Thursday, October 8, 2009

Mazes amaze visitors

GPS is employed to create designsin farm’s acreage

By GREG KATSKI
Community Editor


PINETOWN — Fall is in the air, which means children are again getting lost in R&J’s Farm’s three creative corn mazes.

In its second year of the maze business, the farm features a sprawling 10-plus-acre pirate ship-shaped corn maze, a treasure chest-shaped kiddie maze and a haunted corn maze.

R&J’s, located on Biggs Road off of N.C. Highway 32 in Pinetown, also boasts a bevy of new activities for children to enjoy, including a pumpkin house and a pirate-ship playground.

Business has been brisk at the farm since it opened its mazes Sept. 5, according to R&J’s co-owner, Jesse Jackson.


“Business has been a whole lot better (this year),” he said.

The farm is open to the public from 3 p.m. to 10 p.m. every Friday, 9 a.m. to 10 p.m. every Saturday and noon to 9 p.m. every Sunday through Nov. 14.

Dawn Mason, a teacher at Bath Elementary School, brought her family to the farm Friday to pick up some pumpkins and try R&J’s popular Amazing Corn Maze Adventure.

She said the farm provides a family outing that is “nice and safe and different.”

“It’s something the whole family can do,” she said.

Mason and her family “got lost” in the pirate-ship-shaped maze during their adventure game. As part of the game, each participant is given a maze map and a punch card before entering the maze. The map marks 12 spots scattered throughout the maze. At each spot, there is a uniquely shaped paper punch. To properly finish the maze, participants must find all 12 spots and punch their cards at each one.

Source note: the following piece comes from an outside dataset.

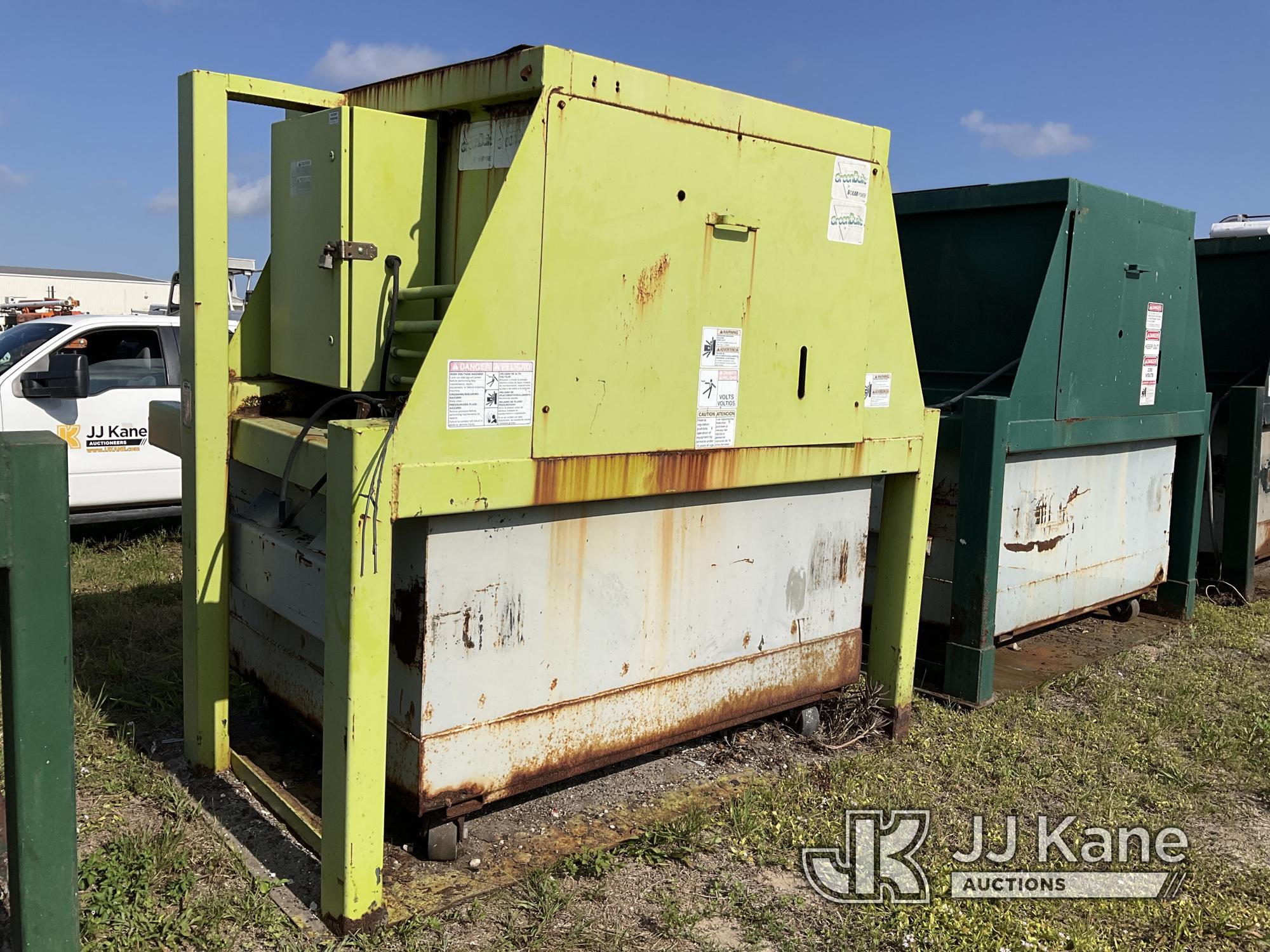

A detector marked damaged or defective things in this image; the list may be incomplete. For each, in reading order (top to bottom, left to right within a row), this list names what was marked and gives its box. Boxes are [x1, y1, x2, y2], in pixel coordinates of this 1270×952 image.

rusted metal panel [401, 480, 869, 807]
rusted metal panel [991, 442, 1179, 637]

At the end of the maze is a storage box. Those who complete the maze are encouraged to put their punch cards in the box, and at the end of the season the farm will hold a grand-prize drawing, with the prize going to one lucky maze completer.

Julie Rosene, co-owner of R&J’s, said the adventure game is popular with large groups of children, including Boy Scouts troops, church youth groups and school groups. Some youth groups, armed with flashlights, have tried their luck in the pirate-ship maze at night.

Flashlights aren’t needed or allowed in the haunted corn maze, which welcomed its first frightened customers Friday night. The maze, dubbed R&J’s Harvest of Horrors, will be scaring those willing to be frightened every Friday and Saturday night through Halloween. The cost to enter is $10 a person for all ages.

Younger children may enjoy the farm’s kiddie maze, which features an ABC and treasure hunt.

All three mazes were designed and cut by MazePlay, a company based in Firth, Idaho, that uses GPS tracking to cut corn mazes at farms throughout the country. The company’s Web site gives prospective corn-maze owners a chance to look at various maze designs and network with other maze owners.

Admission to the Amazing Corn Maze Adventure is $7 per person for adults, $5 per person for children and free for children 4 years old or younger. Admission to the kiddie maze is $3 per person.

Customers who bring two nonperishable food items receive $1 off the adult-admission price. The food items are donated to Eagle’s Wings food pantry.

With an influx of customers, donations are expected to be up this year for the food pantry, Rosene said.

“We’re seeing a lot of repeat customers,” Jackson said. “People around the area love it.”